#### [REQUIREMENT]
Set down every entry exactly as given. Pictures are to be left out.

RECORDED INFORMATION below:

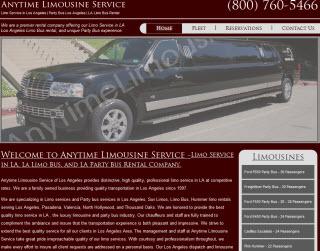 limo service in LA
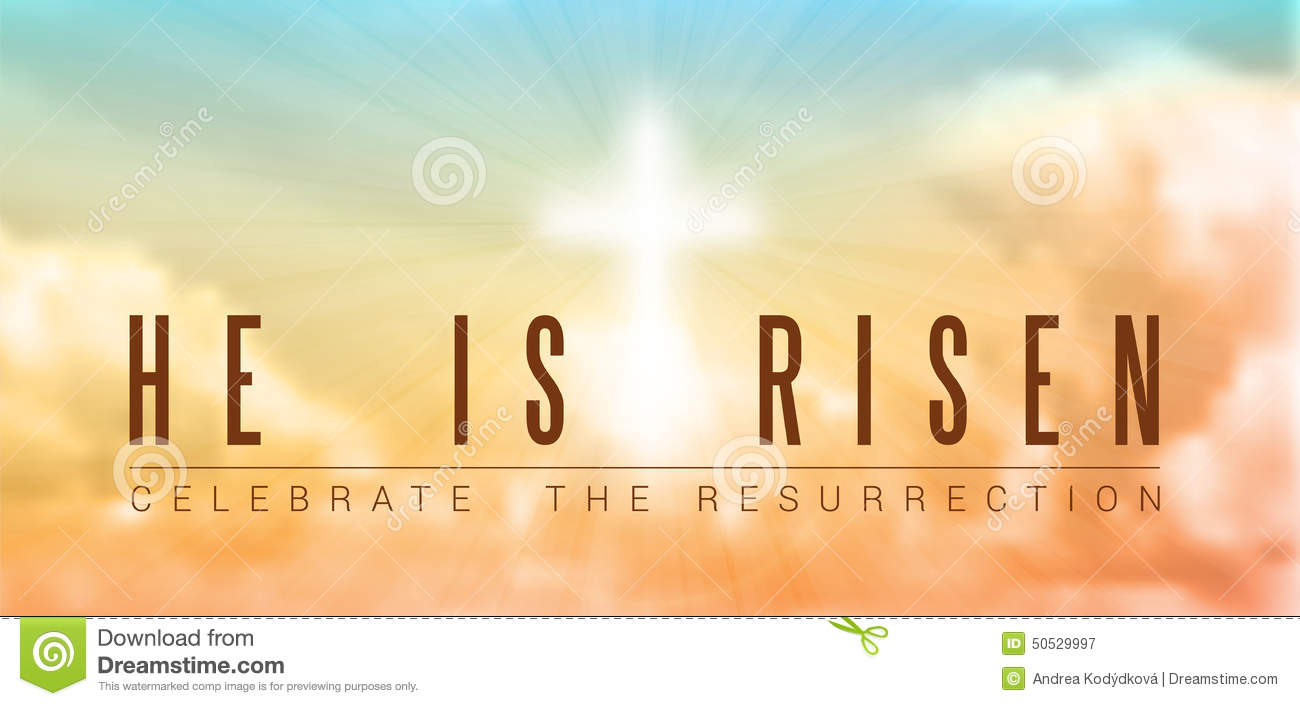 Easter christian motive,with text He is risen, vector illustration ...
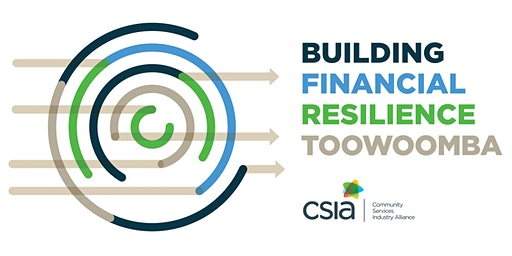 Building Financial Resilience Toowoomba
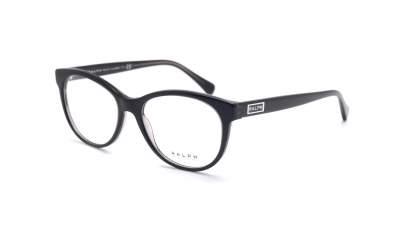 Ralph Lauren RA7094 5682 54-17 Noir 40,90 €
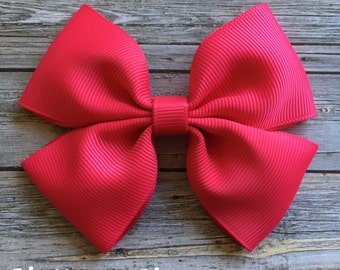 Shocking Pink Boutique Hair Bow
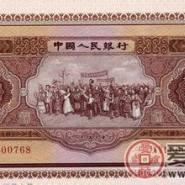 心目中的珍品,53年五元纸币的收藏价值分析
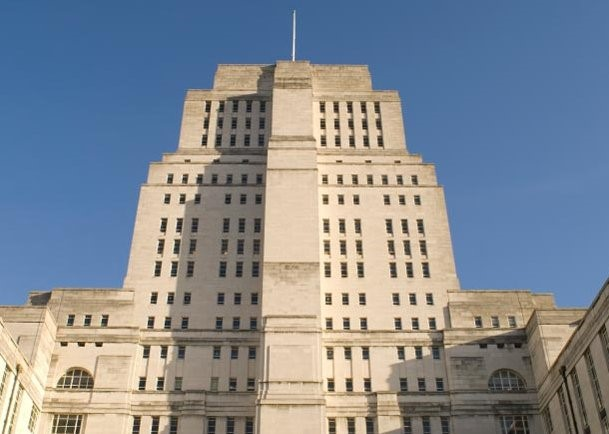 Picture of Senate House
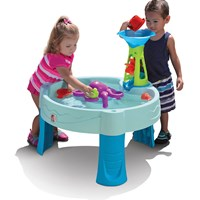 Octopus Spinner Water Table™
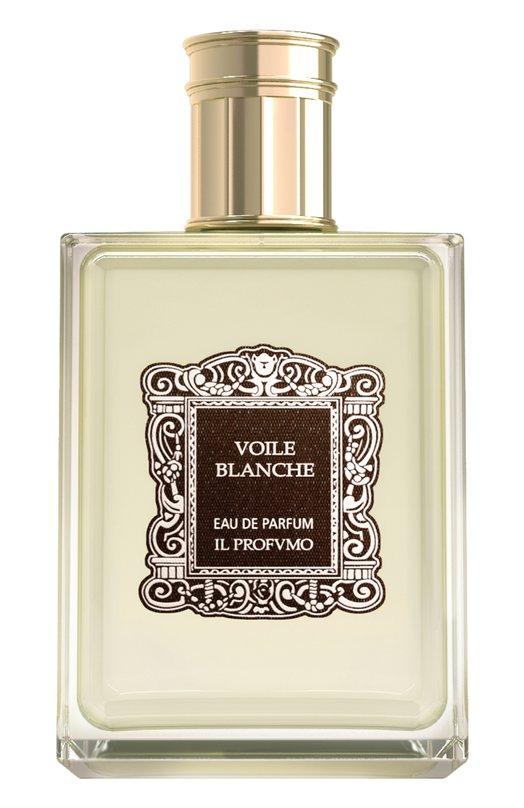 Парфюмерная вода Voile Blanche Il Profvmo 8032738011654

End of RECORDED INFORMATION.

#### [FINISHED TASK]
 limo service in LA
 Easter christian motive,with text He is risen, vector illustration ...
 Building Financial Resilience Toowoomba
 Ralph Lauren RA7094 5682 54-17 Noir 40,90 €
 Shocking Pink Boutique Hair Bow
 心目中的珍品,53年五元纸币的收藏价值分析
 Picture of Senate House
 Octopus Spinner Water Table™
 Парфюмерная вода Voile Blanche Il Profvmo 8032738011654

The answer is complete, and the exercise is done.